RE: Handling slashes in cache names

2017-12-27 Thread Stanislav Lukyanov
We can – by mapping a cache name to some (safe) string to be used as a 
directory name, say via Base64 as Pavel has suggested.

However, I think that banning certain characters might be reasonable.
Some characters might be considered reserved (e.g. slashes, colon, asterisk, 
etc) to be used later, in case some future feature requires cache names to have 
an actual meaning.
Some characters might be banned just as a precaution (e.g. control characters 
or whitespaces) because they might cause problems with logging or elsewhere 
(you might have a bad time processing a cache name with \0 in it :) ).
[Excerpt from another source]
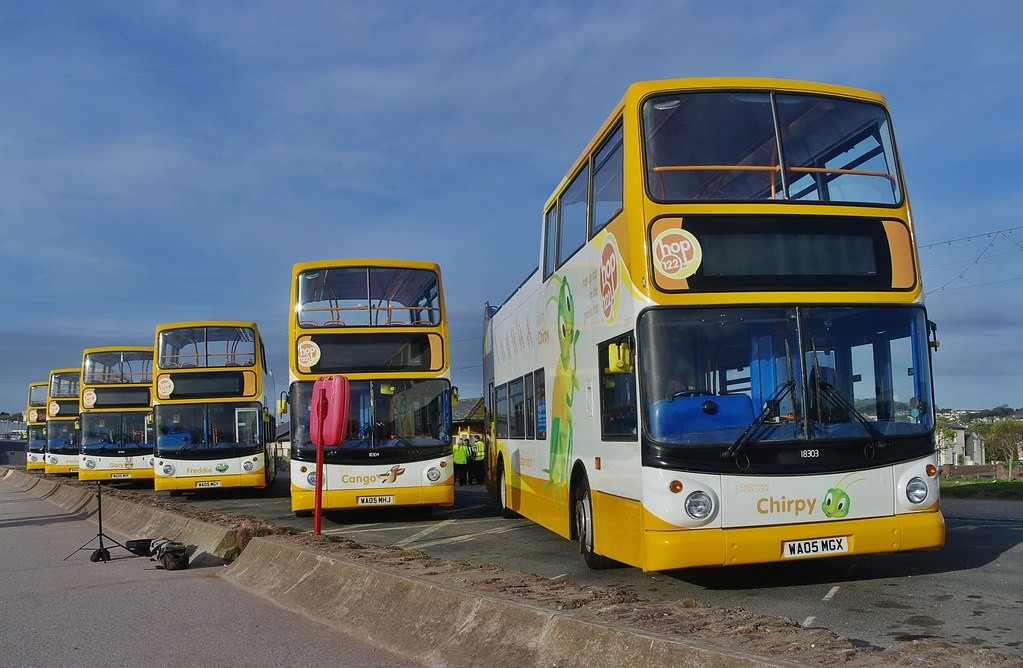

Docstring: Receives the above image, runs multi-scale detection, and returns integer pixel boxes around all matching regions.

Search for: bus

The question is whether or not these considerations worth adding code and/or 
changing existing behavior.

BTW Java folks had similar discussion on Java module names resulting in 
http://mail.openjdk.java.net/pipermail/jpms-spec-experts/2016-December/000515.html.

Thanks,
Stan

From: Vladimir Ozerov
Sent: 27 декабря 2017 г. 14:37
To: dev@ignite.apache.org
Subject: Re: Handling slashes in cache names

Cache name appears to me purely logical entity. Can we simply store cache
ID in file system paths without adding any restrictions to cache names?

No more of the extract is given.